* **RECORDED DATA**:
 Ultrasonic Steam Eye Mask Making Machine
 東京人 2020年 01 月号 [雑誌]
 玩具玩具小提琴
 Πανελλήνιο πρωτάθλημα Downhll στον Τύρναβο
--
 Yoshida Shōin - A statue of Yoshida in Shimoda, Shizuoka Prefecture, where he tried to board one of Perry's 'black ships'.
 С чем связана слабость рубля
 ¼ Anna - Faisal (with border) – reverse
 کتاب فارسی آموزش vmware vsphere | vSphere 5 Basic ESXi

* **EXERCISE DETAILS**:
Precisely the lines between those holding "Ultrasonic Steam Eye Mask Making Machine" and "Πανελλήνιο πρωτάθλημα Downhll στον Τύρναβο", inclusive, are to be reproduced from the listing above, with nothing added.

* **TASK ANSWER**:
 Ultrasonic Steam Eye Mask Making Machine
 東京人 2020年 01 月号 [雑誌]
 玩具玩具小提琴
 Πανελλήνιο πρωτάθλημα Downhll στον Τύρναβο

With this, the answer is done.